- _Consigne_
Répondez aux questions suivantes à partir du texte ci-dessous sur le film « Un air de kora ».
1. De quelle ville Sophie Lukacs est-elle originaire ?
2. En quelle année le documentaire « Mon beau sourire » a-t-il été réalisé ?
3. À combien de kilomètres de Dakar se trouve Keur Moussa ?

- _Texte de lecture_

Sans totalement renier les codes qui font les coutumes et leur sacralité, on on se demande bien pourquoi la femme ne devrait-elle pas manier la kora. L’incohérence de cette mesure coutumière est aussi attestée par les succès de musiciennes telles Sona Jobarteh (compositrice, chanteuse et instrumentaliste d’origine gambienne et anglaise. Elle est la première femme joueuse de kora) et Sophie Lukacs (cette originaire de Budapest, résidant à Bamako, qui manie à merveille la kora.). Plus généralement, on se demande pourquoi, simplement, on prive la femme de la pleine manœuvre de son intelligence et de sa passion. « Un air de kora » apparaît ainsi comme une continuité des précédents films de la réalisatrice à la suite des documentaires «Sénégalaises et islam » (2007) – où des femmes donnent leurs avis sur l’image de l’Islam dans le monde, le voile, la charia, les extrémistes… – et « Mon beau sourire » réalisé en 2005 – qui revient sur une pratique traditionnelle le tatouage de la gencive répandue en Afrique de l’Ouest. Toutes ces réalisations s’intéressent à la condition féminine…

Sauf qu’avec « Un air de kora », la femme s’exprime par ses passions et non par les mots. La réplique du moine d’origine européenne s’exprimant après le regret de Salma d’avoir joué à la kora, «ne vous excusez pas d’être divine», a traduit toute une symbolique. C’est connu, c’est toujours un élément étranger qui encourage l’opposition. Cette onction pour Salma, actrice principale du film, membre d’une famille griotte virtuose de la kora et la présentation au frère Manuel un moine de l’Abblaye de Keur Moussa à 50 kilomètres de Dakar pour  apprendre les rudiments de la kora vont d’ailleurs déclencher le bouleversement.

- _Données affichées_

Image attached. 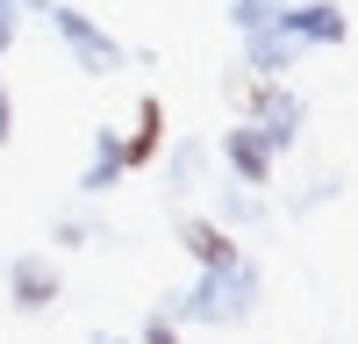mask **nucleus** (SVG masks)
<instances>
[{"instance_id": "4", "label": "nucleus", "mask_w": 358, "mask_h": 344, "mask_svg": "<svg viewBox=\"0 0 358 344\" xmlns=\"http://www.w3.org/2000/svg\"><path fill=\"white\" fill-rule=\"evenodd\" d=\"M172 244L194 258V273H229L236 258H244V237H229V229L215 215H201V208H179L172 215Z\"/></svg>"}, {"instance_id": "15", "label": "nucleus", "mask_w": 358, "mask_h": 344, "mask_svg": "<svg viewBox=\"0 0 358 344\" xmlns=\"http://www.w3.org/2000/svg\"><path fill=\"white\" fill-rule=\"evenodd\" d=\"M337 194H344V172H315V180L287 201V215H308V208H322V201H337Z\"/></svg>"}, {"instance_id": "13", "label": "nucleus", "mask_w": 358, "mask_h": 344, "mask_svg": "<svg viewBox=\"0 0 358 344\" xmlns=\"http://www.w3.org/2000/svg\"><path fill=\"white\" fill-rule=\"evenodd\" d=\"M94 244H115V229L94 222L86 208H72V215H57V222H50V258H57V251H94Z\"/></svg>"}, {"instance_id": "12", "label": "nucleus", "mask_w": 358, "mask_h": 344, "mask_svg": "<svg viewBox=\"0 0 358 344\" xmlns=\"http://www.w3.org/2000/svg\"><path fill=\"white\" fill-rule=\"evenodd\" d=\"M208 215H215L229 237H244V229H265V222H273V201L251 194V187H236V180H222V187H215V208H208Z\"/></svg>"}, {"instance_id": "18", "label": "nucleus", "mask_w": 358, "mask_h": 344, "mask_svg": "<svg viewBox=\"0 0 358 344\" xmlns=\"http://www.w3.org/2000/svg\"><path fill=\"white\" fill-rule=\"evenodd\" d=\"M15 143V101H8V86H0V151Z\"/></svg>"}, {"instance_id": "7", "label": "nucleus", "mask_w": 358, "mask_h": 344, "mask_svg": "<svg viewBox=\"0 0 358 344\" xmlns=\"http://www.w3.org/2000/svg\"><path fill=\"white\" fill-rule=\"evenodd\" d=\"M208 151H215V158H222V172H229L236 187H251V194H265V187H273V172H280V158L258 143V129H251V122H229L215 143H208Z\"/></svg>"}, {"instance_id": "8", "label": "nucleus", "mask_w": 358, "mask_h": 344, "mask_svg": "<svg viewBox=\"0 0 358 344\" xmlns=\"http://www.w3.org/2000/svg\"><path fill=\"white\" fill-rule=\"evenodd\" d=\"M158 151H165V101L136 94V122L122 129V172H151Z\"/></svg>"}, {"instance_id": "11", "label": "nucleus", "mask_w": 358, "mask_h": 344, "mask_svg": "<svg viewBox=\"0 0 358 344\" xmlns=\"http://www.w3.org/2000/svg\"><path fill=\"white\" fill-rule=\"evenodd\" d=\"M301 57H308V50L294 43L280 22H265L258 36H244V72H258V79H287L294 65H301Z\"/></svg>"}, {"instance_id": "19", "label": "nucleus", "mask_w": 358, "mask_h": 344, "mask_svg": "<svg viewBox=\"0 0 358 344\" xmlns=\"http://www.w3.org/2000/svg\"><path fill=\"white\" fill-rule=\"evenodd\" d=\"M86 344H129L122 330H94V337H86Z\"/></svg>"}, {"instance_id": "6", "label": "nucleus", "mask_w": 358, "mask_h": 344, "mask_svg": "<svg viewBox=\"0 0 358 344\" xmlns=\"http://www.w3.org/2000/svg\"><path fill=\"white\" fill-rule=\"evenodd\" d=\"M273 22H280L301 50H344V43H351V15L337 8V0H287Z\"/></svg>"}, {"instance_id": "2", "label": "nucleus", "mask_w": 358, "mask_h": 344, "mask_svg": "<svg viewBox=\"0 0 358 344\" xmlns=\"http://www.w3.org/2000/svg\"><path fill=\"white\" fill-rule=\"evenodd\" d=\"M43 22H50V36L65 43V57H72L86 79H115V72H129V65H136V50L115 36L108 22H94L86 8H72V0H50V15H43Z\"/></svg>"}, {"instance_id": "1", "label": "nucleus", "mask_w": 358, "mask_h": 344, "mask_svg": "<svg viewBox=\"0 0 358 344\" xmlns=\"http://www.w3.org/2000/svg\"><path fill=\"white\" fill-rule=\"evenodd\" d=\"M265 308V266L244 251L229 273H194L187 287H165L158 315L179 330H244L251 315Z\"/></svg>"}, {"instance_id": "10", "label": "nucleus", "mask_w": 358, "mask_h": 344, "mask_svg": "<svg viewBox=\"0 0 358 344\" xmlns=\"http://www.w3.org/2000/svg\"><path fill=\"white\" fill-rule=\"evenodd\" d=\"M129 172H122V129L115 122H101L94 129V151H86V172H79V201H101V194H115Z\"/></svg>"}, {"instance_id": "17", "label": "nucleus", "mask_w": 358, "mask_h": 344, "mask_svg": "<svg viewBox=\"0 0 358 344\" xmlns=\"http://www.w3.org/2000/svg\"><path fill=\"white\" fill-rule=\"evenodd\" d=\"M15 36H22V8H15V0H0V57L15 50Z\"/></svg>"}, {"instance_id": "9", "label": "nucleus", "mask_w": 358, "mask_h": 344, "mask_svg": "<svg viewBox=\"0 0 358 344\" xmlns=\"http://www.w3.org/2000/svg\"><path fill=\"white\" fill-rule=\"evenodd\" d=\"M215 165V151H208V136H172L158 151V172H165V201H187L201 187V172Z\"/></svg>"}, {"instance_id": "3", "label": "nucleus", "mask_w": 358, "mask_h": 344, "mask_svg": "<svg viewBox=\"0 0 358 344\" xmlns=\"http://www.w3.org/2000/svg\"><path fill=\"white\" fill-rule=\"evenodd\" d=\"M57 301H65V266H57L50 251H15L8 258V308L15 315H50Z\"/></svg>"}, {"instance_id": "20", "label": "nucleus", "mask_w": 358, "mask_h": 344, "mask_svg": "<svg viewBox=\"0 0 358 344\" xmlns=\"http://www.w3.org/2000/svg\"><path fill=\"white\" fill-rule=\"evenodd\" d=\"M15 8H22V15H50V0H15Z\"/></svg>"}, {"instance_id": "5", "label": "nucleus", "mask_w": 358, "mask_h": 344, "mask_svg": "<svg viewBox=\"0 0 358 344\" xmlns=\"http://www.w3.org/2000/svg\"><path fill=\"white\" fill-rule=\"evenodd\" d=\"M244 122L258 129V143H265V151H273V158H287L294 143H301V122H308V101L294 94L287 79H273V86H265V94H258V108L244 115Z\"/></svg>"}, {"instance_id": "14", "label": "nucleus", "mask_w": 358, "mask_h": 344, "mask_svg": "<svg viewBox=\"0 0 358 344\" xmlns=\"http://www.w3.org/2000/svg\"><path fill=\"white\" fill-rule=\"evenodd\" d=\"M280 8H287V0H229V8H222V22L236 29V43H244V36H258V29L273 22Z\"/></svg>"}, {"instance_id": "16", "label": "nucleus", "mask_w": 358, "mask_h": 344, "mask_svg": "<svg viewBox=\"0 0 358 344\" xmlns=\"http://www.w3.org/2000/svg\"><path fill=\"white\" fill-rule=\"evenodd\" d=\"M129 344H187V337H179V323H165V315L151 308V315H143V330H136Z\"/></svg>"}]
</instances>
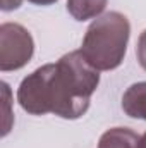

- _Réponse rédigée_
1. Budapest.
2. En 2005.
3. À 50 kilomètres.